Another passing good painter in the time of these masters was Vincenzio Catena, who occupied himself much more with making portraits from the life than with any other sort of painting; and, in truth, some that are to be seen by his hand are marvellous—among others, that of a German of the Fugger family, a man of rank and importance, who was then living in the Fondaco de' Tedeschi at Venice, was painted with great vivacity.

Another man who made many works in Venice, about the same time, was a disciple of Giovanni Bellini, Giovan Battista da Conigliano, by whose hand is a panel on the altar of S. Pietro Martire in the aforesaid Church of the Nuns of the Corpus Domini, containing the said Saint, S. Nicholas, and S. Benedict, with landscapes in perspective, an angel tuning a cithern, and many little figures more than passing good. And if this man had not died young, it may be believed that he would have equalled his master.

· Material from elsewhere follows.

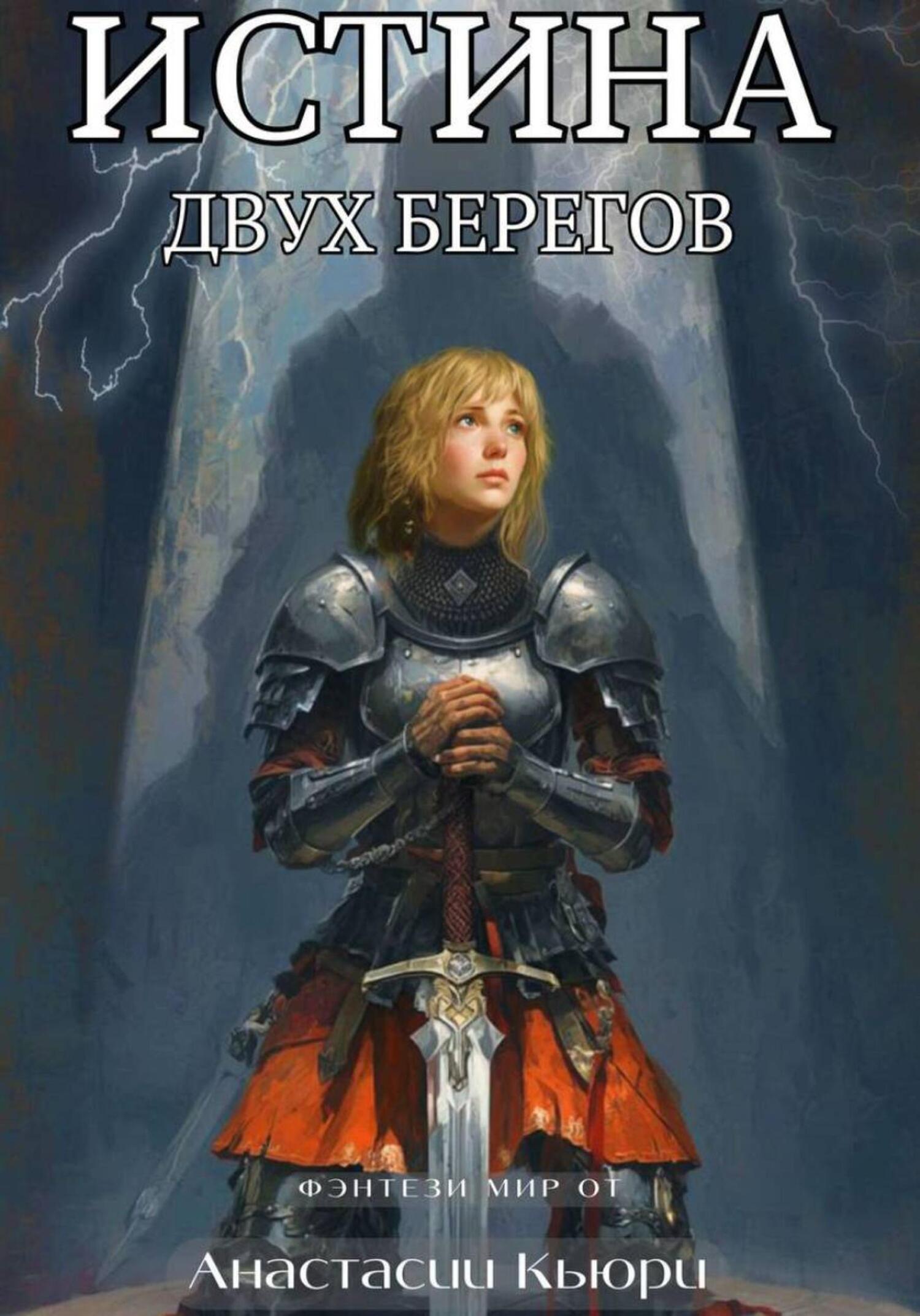 Обложка книги «Истина двух берегов»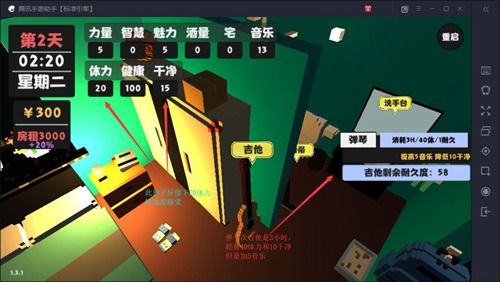 《属性与生活2》第一个月怎么度过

The name of a master not otherwise than good, likewise, in the same art and at the same time, was enjoyed by Marco Basarini, who, painting in Venice, where he was born from a Greek father and mother, executed in S. Francesco della Vigna a panel with a Deposition of Christ from the Cross, and another panel in the Church of S. Giobbe, representing Christ in the Garden, and below Him the three Apostles, who are sleeping, and S. Francis, S. Dominic, and two other saints; but what was most praised in this work was a landscape with many little figures wrought with good grace. In that same church the same Marco painted S. Bernardino on a rock, with other saints.